Above all, edge computing disaster recovery plans should aim to get the network back up and running as quickly as possible. In other words, disaster recovery planning for edge data centers requires a focus on flexibility and more nimble resource provisioning rather than data backup alone.
How to approach edge backup and DR
Recover at the edge with one of several approaches. For example, back up essential or critical data from edge devices on the cloud. If the edge fails, essential data remains backed up and saved in the cloud. Plan for failovers in the event of a cloud data center outage.
However, edge data centers are designed to avoid sending data to the cloud to prevent bottlenecks and open bandwidth. Backing up to the cloud can almost defeat the purpose. Another approach is to transport data to another nearby edge data center. This approach has a smaller effect on your total data center operations, as the data remains at the edge.
The key to edge backup and recovery is proactive planning. Consider how to layer disaster recovery efforts and build redundancy across a geographically distributed network. Because edge data centers don't have a full on-site IT staff, ensure out-of-band management as an option so IT administrators can access devices remotely and provide visibility into the network from afar. This enables them to bypass failed equipment and get the network up and running again without being there in person.
Creating a resilient network helps organizations recover from a service disruption faster. Understand the minimum level of connectivity required to support your edge setup and the data lifecycles you must back up in the event of a disaster or failure.
Troubleshooting challenges with edge backup and recovery
Organizations often run into a few common challenges when building disaster recovery and backup at the edge, such as the following:
- Lack of on-site resources. Because edge data centers are typically smaller sites and not centralized in one location, they often lack a full on-site IT staff. Remote management software and compatible hardware enables you to provision IT resources and get the network and devices back up and running after a disaster.
- Recovery needs to be instant. Edge networks are designed to be operational 24/7, which means they require recovery as near to instantaneous as possible. In addition to layering a distributed architecture for data backups and recovery, use technologies and tools such as VMs, SD-WAN, SASE, 5G and even multiprotocol label switching to provide further redundancy.
- Complex configuration. Edge data centers are often part of a larger, more complex data infrastructure, along with traditional data centers, local storage facilities and cloud. Keep an eye on increasing complexity and focus on simplifying configuration. The faster you can set up and deploy your edge network and connected devices, the quicker you can return to normal and provision services after a disaster.
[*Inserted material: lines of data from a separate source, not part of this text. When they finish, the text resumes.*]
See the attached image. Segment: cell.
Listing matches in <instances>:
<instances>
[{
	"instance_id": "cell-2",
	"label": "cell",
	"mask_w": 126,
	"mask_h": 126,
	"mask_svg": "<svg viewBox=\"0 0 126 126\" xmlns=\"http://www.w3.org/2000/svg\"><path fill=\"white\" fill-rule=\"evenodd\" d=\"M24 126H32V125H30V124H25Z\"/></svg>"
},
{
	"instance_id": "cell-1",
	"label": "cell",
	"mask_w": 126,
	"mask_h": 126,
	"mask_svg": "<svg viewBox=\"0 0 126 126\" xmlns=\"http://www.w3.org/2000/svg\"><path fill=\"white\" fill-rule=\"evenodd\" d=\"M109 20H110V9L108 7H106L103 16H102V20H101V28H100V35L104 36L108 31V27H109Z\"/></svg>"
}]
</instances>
Use data protection platforms to help consolidate backup operations into one console and unify various data silos. These can help admins manage an entire backup environment, including individual data centers and edge devices themselves. They also provide analytics that deliver real-time monitoring to help anticipate failures before they happen.
The total cost of ownership and the risks of working with a third-party management system can often outweigh the hassle of designing an individual plan. Whatever the case, plan today to stay ahead of any disasters that might happen tomorrow. Think several steps ahead and test regularly to ensure systems work properly.